What to do »
Extend the article below on Operation Chicago, the D-Day glider assault, by carrying it on from its final sentence.

Start of Selected text

Friday, June 5, 2020

World War II 'Operation Chicago' on D-Day (June 6, 1944) where Allied forces provided reinforcements and artillery in Normandy.

Operation Chicago (or Mission Chicago) was a pre-dawn glider-borne combat assault in the American airborne landings in Normandy, made by elements of the 101st Airborne Division on the early morning of June 6, 1944, during the Normandy landings of World War II. It was part of Operation Neptune, the assault portion of the Allied invasion of Normandy, codenamed Operation Overlord. Originally slated to be the main assault for the 101st Airborne Division, the glider operation instead became the first reinforcement mission after the main parachute combat assault, Mission Albany. Because the area of responsibility for the division was in close proximity to Utah Beach, the use of glider reinforcement was limited in scale, with most division support units transported by sea.
Troops from the 101st Airborne with full packs and a bazooka, in a C-47 just before take-off from RAF Upottery Airfield to Normandy, France, for “Operation Chicago. June 5, 1944.

End of Selected text
Start of Extracted material

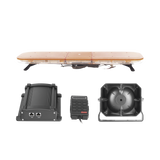 Kit básico para equipamiento de unidades de seguridad privada, minería e industria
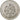 Mexico, 50 Centavos, 1944, Mexico City, Zilver, ZF+, KM:447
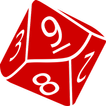 ”RPG Dice Roll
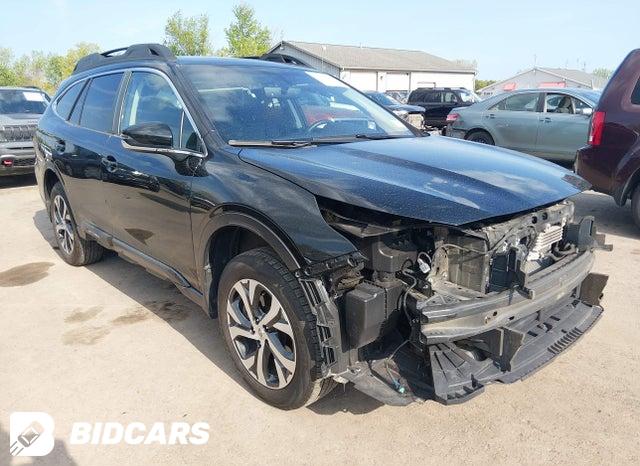 Subaru Outback 2021, VIN 4S4BTADC0M3213332, 3/5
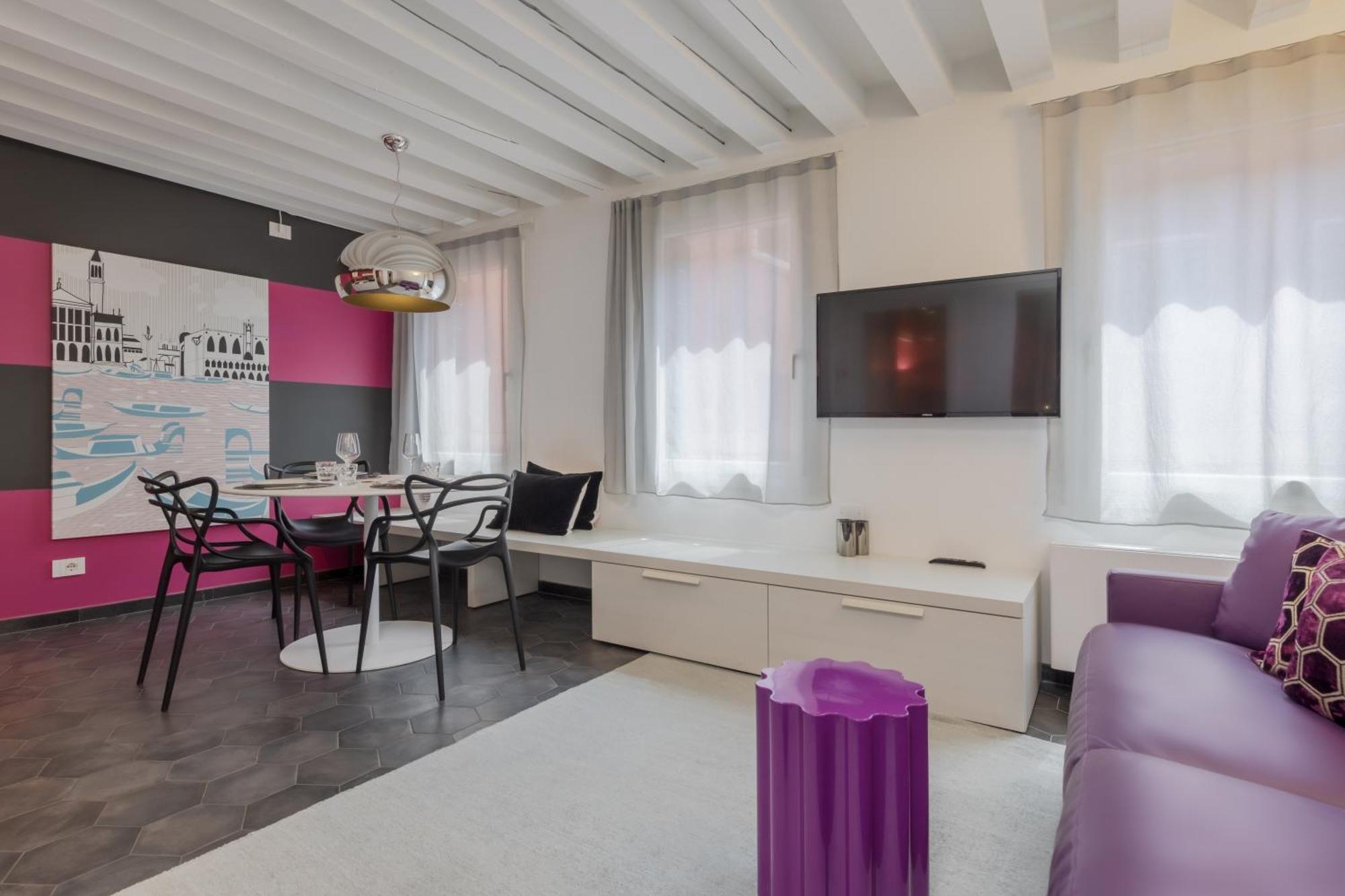 Appartement Tadomo - Corte Del Cafetier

End of Extracted material

Task answer »
The 101st Airborne Division's objectives were to secure the four causeway exits behind Utah Beach, destroy a German coastal artillery battery at Saint-Martin-de-Varreville, capture buildings nearby at Mezières believed used as barracks and a command post for the artillery battery, capture the Douve River lock at la Barquette (opposite Carentan), capture two footbridges spanning the Douve River at la Porte opposite Brevands, destroy the highway bridges over the Douve at Sainte-Come-du-Mont, and secure the Douve River valley.

In the process, units would also disrupt German communications, establish roadblocks to hamper the movement of German reinforcements, establish a defensive line between the beachhead and Valognes, clear the area of the drop zones to the unit boundary at Les Forges, and link up with the veteran 82nd Airborne Division.

Operation Chicago was the 27th serial of the airborne assault and was flown by the troop carrier C-47 Skytrains of the 434th Troop Carrier Group at RAF Aldermaston. 52 aircraft acted as tugs for an equal number of CG-4A Waco gliders carrying 155 troops, a bulldozer, sixteen 57-millimeter (6-pounder) antitank guns, and 25 small vehicles. 2.5 tons of ammunition and 11 tons of equipment were also transported, including an SCR-499 radio set for the division headquarters command post.
Glider Waco CG-4A “Hadrian” in flight. US National Archives.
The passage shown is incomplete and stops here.